## Passage given

━━━━━━━━━━

As quantum communication and quantum computation technologies become more useful and more easily available, some applications leveraging quantum networks are emerging. We shall now go through some of these briefly, highlighting two of three from NIST’s Physical Measurements Laboratory:

1. Quantum Cryptography

The unique capabilities of a quantum communication network (see above) could fundamentally improve the security of digital communication, which is a vital component of digital communication. Some promising areas include device-independent random number generation, position-based cryptography and fair two-party computation.

2. Quantum Sensor Networks

Distributed quantum sensors are capable of measuring quantities such as electric fields, magnetic fields and temperatures with a high degree of spatial resolution and precision. Research is ongoing — both at the theoretical and commercial level — in formulating protocols for measuring properties of spatially varying fields using entangled sensor networks.

Future of Quantum Networking

The way things are heading, the transmissions of data and how we receive it will be transformed by quantum networking. Even though quantum networks operate differently, they will be similar in architecture to classical networks, consisting of nodes with (quantum) processors, optical fibre lines and quantum switches that direct traffic to the appropriate node.

━━━━━━━━━━

## Information shown
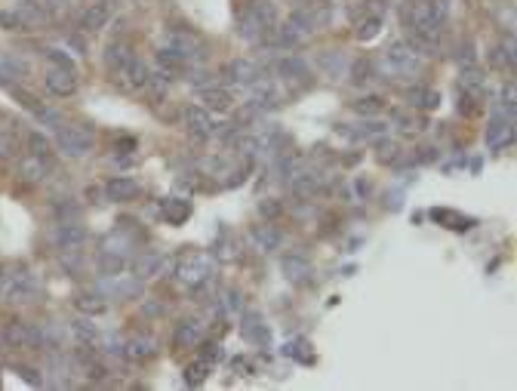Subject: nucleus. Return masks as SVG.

━━━━━━━━━━

Repeat the passage on quantum networks from "Distributed quantum sensors" up to and including "entangled sensor networks.", swapping "magnetic fields" for "air pressure". The material shown above comes from a different source than the passage on quantum networks.

## Exercise result
Distributed quantum sensors are capable of measuring quantities such as electric fields, air pressure and temperatures with a high degree of spatial resolution and precision. Research is ongoing — both at the theoretical and commercial level — in formulating protocols for measuring properties of spatially varying fields using entangled sensor networks.